O que propuseram no hotel naquela noite

A pandemia tinha arruinado dois verões seguidos para nós. Quando finalmente abriram os hotéis com restrições, Marcos reservou uma semana num resort em Peñíscola com tudo incluso. Era junho, poucas semanas depois do fim das aulas, e o hotel estava quase vazio. Com aquela história de distanciamento social, os adultos evitávamos nos misturar demais.

Nossos filhos, por outro lado, são incapazes de cumprir qualquer norma. No terceiro dia, já tinham feito amizade inseparável com dois irmãos da idade deles. Os pais eram Sofia e Andrés: um pouco mais jovens do que nós, e isso saltava aos olhos. Sofia vestia com uma liberdade que demorei a definir como provocação — vestidos de alça semitransparentes, tops justos sem sutiã. Andrés quase sempre ia com a camisa aberta ou diretamente sem ela, com um tronco que convidava a olhar.
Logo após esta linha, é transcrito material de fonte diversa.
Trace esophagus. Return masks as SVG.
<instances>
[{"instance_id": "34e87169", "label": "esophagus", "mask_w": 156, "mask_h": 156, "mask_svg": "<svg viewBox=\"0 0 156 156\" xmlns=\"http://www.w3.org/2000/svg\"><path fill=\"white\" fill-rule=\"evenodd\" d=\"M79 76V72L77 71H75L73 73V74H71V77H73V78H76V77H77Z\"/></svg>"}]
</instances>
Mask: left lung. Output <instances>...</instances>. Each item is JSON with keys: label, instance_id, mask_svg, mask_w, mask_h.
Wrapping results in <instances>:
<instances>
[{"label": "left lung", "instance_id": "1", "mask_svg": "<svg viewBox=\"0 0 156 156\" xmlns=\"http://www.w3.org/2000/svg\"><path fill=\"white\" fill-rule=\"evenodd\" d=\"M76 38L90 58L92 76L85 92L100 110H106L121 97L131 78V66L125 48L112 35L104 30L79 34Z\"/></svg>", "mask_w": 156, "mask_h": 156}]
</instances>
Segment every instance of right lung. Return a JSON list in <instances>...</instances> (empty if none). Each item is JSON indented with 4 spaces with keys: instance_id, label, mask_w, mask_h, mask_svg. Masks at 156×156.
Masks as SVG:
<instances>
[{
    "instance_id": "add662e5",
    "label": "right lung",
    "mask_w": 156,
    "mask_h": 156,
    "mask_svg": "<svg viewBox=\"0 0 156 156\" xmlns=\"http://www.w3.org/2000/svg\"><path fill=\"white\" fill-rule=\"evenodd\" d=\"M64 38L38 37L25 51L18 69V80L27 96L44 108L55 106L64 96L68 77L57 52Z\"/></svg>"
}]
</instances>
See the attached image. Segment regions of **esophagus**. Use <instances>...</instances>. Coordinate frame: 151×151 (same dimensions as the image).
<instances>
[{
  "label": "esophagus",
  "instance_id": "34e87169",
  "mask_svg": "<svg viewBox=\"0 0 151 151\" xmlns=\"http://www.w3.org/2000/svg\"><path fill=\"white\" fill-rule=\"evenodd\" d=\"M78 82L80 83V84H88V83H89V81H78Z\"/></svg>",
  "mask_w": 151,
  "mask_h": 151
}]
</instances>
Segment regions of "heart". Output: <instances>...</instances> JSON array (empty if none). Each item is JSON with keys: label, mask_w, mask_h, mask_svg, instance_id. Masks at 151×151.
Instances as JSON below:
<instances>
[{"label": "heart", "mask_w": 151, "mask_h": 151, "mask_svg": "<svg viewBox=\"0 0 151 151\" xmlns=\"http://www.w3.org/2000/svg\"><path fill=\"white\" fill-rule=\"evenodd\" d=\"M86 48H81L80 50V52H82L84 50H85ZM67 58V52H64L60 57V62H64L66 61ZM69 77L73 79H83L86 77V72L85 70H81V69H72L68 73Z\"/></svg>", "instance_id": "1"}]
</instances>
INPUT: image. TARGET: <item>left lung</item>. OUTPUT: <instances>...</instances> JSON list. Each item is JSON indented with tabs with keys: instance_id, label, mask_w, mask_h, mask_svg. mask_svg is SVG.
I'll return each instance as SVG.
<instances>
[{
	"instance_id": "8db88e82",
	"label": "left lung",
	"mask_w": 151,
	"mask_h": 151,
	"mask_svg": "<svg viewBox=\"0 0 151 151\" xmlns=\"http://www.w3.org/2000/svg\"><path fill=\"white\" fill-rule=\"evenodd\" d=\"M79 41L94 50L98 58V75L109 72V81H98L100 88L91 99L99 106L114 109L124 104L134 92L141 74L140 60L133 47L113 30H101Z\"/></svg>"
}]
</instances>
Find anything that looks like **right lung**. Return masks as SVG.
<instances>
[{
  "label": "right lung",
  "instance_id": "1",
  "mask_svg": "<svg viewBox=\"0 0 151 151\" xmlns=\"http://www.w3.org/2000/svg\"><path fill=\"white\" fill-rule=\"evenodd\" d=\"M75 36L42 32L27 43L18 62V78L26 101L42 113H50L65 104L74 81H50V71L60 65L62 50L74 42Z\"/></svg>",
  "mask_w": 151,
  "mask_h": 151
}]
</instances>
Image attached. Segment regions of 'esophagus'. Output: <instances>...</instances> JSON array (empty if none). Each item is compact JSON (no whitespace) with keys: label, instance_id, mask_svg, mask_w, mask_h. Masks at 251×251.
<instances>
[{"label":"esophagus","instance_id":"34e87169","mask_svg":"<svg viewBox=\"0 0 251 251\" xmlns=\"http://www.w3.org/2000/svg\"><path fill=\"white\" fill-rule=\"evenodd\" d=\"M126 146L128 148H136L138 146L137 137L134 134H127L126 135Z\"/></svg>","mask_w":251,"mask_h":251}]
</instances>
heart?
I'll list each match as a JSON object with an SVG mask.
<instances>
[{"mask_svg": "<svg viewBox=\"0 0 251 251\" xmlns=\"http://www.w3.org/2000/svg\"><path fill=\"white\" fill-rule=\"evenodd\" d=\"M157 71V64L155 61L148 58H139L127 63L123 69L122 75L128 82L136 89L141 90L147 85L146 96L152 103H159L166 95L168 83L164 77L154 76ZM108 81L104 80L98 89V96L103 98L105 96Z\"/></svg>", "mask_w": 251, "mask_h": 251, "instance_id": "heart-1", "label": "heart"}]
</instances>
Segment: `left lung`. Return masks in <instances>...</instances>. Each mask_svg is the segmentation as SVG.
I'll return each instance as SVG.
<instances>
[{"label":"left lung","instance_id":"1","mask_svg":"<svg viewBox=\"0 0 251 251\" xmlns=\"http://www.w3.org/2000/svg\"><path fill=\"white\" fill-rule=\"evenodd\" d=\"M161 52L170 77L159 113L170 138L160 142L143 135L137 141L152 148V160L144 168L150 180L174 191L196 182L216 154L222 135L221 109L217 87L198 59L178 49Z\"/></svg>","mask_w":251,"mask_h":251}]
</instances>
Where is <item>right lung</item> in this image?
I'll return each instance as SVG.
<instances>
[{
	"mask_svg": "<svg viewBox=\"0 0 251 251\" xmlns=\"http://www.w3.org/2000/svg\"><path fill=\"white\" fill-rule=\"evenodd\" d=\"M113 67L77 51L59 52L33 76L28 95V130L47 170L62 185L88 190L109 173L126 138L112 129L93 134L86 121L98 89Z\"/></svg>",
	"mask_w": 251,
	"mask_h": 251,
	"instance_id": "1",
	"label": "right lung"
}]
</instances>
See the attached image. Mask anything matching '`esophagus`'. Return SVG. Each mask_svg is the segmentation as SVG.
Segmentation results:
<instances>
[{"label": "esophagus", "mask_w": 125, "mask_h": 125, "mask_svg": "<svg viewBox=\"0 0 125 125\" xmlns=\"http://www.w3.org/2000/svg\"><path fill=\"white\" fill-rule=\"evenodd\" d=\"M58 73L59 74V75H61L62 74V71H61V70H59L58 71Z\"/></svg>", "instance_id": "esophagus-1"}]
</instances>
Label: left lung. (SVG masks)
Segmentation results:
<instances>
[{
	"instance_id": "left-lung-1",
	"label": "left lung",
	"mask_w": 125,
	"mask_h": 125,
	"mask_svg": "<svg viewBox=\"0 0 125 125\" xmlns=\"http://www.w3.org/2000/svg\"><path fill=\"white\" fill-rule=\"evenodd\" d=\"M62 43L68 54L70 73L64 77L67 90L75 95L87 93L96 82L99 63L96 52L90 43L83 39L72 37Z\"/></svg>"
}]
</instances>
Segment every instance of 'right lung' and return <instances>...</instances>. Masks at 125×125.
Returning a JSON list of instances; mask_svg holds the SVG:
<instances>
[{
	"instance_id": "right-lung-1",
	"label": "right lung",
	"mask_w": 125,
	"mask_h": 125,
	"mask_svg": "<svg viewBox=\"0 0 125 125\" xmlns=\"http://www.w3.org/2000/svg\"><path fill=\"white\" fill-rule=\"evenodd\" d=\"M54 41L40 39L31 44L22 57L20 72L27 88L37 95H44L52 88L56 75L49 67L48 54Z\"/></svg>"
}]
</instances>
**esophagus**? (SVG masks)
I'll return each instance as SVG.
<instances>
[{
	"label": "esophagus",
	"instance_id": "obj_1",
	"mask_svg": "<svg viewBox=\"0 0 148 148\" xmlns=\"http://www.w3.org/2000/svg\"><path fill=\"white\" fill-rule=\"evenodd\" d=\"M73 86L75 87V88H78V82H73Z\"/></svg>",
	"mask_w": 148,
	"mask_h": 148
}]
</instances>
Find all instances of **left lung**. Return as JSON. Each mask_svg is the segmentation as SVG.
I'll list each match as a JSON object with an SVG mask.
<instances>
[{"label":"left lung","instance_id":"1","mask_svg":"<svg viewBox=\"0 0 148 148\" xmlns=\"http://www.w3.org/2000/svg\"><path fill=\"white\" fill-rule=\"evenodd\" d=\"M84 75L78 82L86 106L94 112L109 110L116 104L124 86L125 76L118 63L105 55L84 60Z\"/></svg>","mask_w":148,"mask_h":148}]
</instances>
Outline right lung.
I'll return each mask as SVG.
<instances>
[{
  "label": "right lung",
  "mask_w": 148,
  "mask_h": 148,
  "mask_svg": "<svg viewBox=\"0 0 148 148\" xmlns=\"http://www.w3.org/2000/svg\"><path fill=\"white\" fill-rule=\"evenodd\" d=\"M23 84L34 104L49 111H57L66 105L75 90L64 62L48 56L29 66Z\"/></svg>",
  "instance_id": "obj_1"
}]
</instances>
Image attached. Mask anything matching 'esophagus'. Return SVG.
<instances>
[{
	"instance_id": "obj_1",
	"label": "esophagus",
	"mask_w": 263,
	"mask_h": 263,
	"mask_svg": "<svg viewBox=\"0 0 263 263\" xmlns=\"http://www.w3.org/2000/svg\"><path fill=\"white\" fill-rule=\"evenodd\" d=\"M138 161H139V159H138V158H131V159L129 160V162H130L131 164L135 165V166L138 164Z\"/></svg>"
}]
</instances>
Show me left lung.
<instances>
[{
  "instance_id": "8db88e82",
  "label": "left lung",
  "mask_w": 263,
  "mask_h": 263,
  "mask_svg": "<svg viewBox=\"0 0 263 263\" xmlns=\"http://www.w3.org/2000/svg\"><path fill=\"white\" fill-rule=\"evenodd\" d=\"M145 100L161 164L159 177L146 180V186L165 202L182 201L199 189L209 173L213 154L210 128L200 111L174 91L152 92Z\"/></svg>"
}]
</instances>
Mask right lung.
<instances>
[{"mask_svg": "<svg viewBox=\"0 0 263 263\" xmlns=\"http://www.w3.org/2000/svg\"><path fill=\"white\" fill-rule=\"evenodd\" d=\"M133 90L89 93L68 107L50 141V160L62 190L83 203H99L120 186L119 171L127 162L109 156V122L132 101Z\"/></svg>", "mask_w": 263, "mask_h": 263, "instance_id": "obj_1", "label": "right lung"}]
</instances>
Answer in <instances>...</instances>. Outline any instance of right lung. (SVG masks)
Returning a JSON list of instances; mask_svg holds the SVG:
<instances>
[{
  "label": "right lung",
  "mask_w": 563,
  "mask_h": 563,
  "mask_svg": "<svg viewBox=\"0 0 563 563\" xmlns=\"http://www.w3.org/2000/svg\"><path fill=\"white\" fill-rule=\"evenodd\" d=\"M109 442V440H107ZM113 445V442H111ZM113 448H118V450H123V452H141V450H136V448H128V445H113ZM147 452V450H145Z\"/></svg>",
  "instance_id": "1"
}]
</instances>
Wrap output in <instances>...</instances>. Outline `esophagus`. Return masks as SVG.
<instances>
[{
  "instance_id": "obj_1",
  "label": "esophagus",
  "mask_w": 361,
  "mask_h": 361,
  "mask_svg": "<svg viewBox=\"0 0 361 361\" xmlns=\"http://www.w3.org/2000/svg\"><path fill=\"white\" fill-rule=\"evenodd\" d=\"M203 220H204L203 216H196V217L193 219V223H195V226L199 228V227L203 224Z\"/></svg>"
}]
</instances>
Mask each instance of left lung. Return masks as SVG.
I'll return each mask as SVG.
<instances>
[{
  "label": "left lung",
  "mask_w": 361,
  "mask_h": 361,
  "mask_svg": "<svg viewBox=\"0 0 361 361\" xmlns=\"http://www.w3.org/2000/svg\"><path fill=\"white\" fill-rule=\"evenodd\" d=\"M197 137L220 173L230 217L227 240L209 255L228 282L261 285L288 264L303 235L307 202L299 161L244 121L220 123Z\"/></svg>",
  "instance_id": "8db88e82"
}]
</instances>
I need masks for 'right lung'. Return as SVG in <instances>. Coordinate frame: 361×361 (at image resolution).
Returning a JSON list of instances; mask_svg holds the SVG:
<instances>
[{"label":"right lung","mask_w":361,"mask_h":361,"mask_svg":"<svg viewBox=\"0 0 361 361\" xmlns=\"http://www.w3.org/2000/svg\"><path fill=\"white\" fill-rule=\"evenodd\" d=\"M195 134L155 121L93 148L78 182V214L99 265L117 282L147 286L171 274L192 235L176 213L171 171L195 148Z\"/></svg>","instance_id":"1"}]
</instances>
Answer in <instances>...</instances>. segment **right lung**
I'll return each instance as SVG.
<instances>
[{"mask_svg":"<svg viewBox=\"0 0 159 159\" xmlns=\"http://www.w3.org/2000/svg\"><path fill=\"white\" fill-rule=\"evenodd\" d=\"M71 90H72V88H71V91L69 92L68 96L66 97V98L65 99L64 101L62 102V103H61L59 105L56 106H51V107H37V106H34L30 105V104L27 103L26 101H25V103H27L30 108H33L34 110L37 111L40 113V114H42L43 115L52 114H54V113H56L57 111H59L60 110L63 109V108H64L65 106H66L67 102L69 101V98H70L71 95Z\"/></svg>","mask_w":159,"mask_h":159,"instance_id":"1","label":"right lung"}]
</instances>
Depois do jantar, as crianças iam brincar sozinhas por algumas horas e nós quatro nos sentávamos no terraço ao lado da piscina. Na terceira noite, com várias taças a mais, a conversa tomou um rumo que eu não esperava. Sofia deixou escapar, com uma naturalidade desconcertante, que eles eram um casal aberto. Que de vez em quando faziam trocas.

—Vocês nunca pensaram nisso? — perguntou.

Marcos e eu nos olhamos. A verdade era que nossas conversas sobre isso sempre tinham seguido noutra direção: ele gostava da ideia de me ver com outros, não tanto da de compartilhar. Explicamos sem rodeios.

—Interessante — disse Andrés, sorrindo. — Então isso pode agradar vocês.

A proposta foi simples e estranha ao mesmo tempo. Cada noite, um dos quatro seria quem mandaria. Esse adulto iria para o quarto do outro casal e dirigiria o que aconteceria ali, enquanto o quarto adulto ficava com as crianças fazendo guarda. Sem troca de verdade, só observação e ordens. Um jogo de voyeurismo com regras.

Dissemos que sim. Mais pelas taças do que por convicção, provavelmente. Mas eles disseram que começávamos naquela mesma noite, e que o primeiro turno era de Sofia.

***

Andrés foi com todas as crianças. Sofia subiu conosco.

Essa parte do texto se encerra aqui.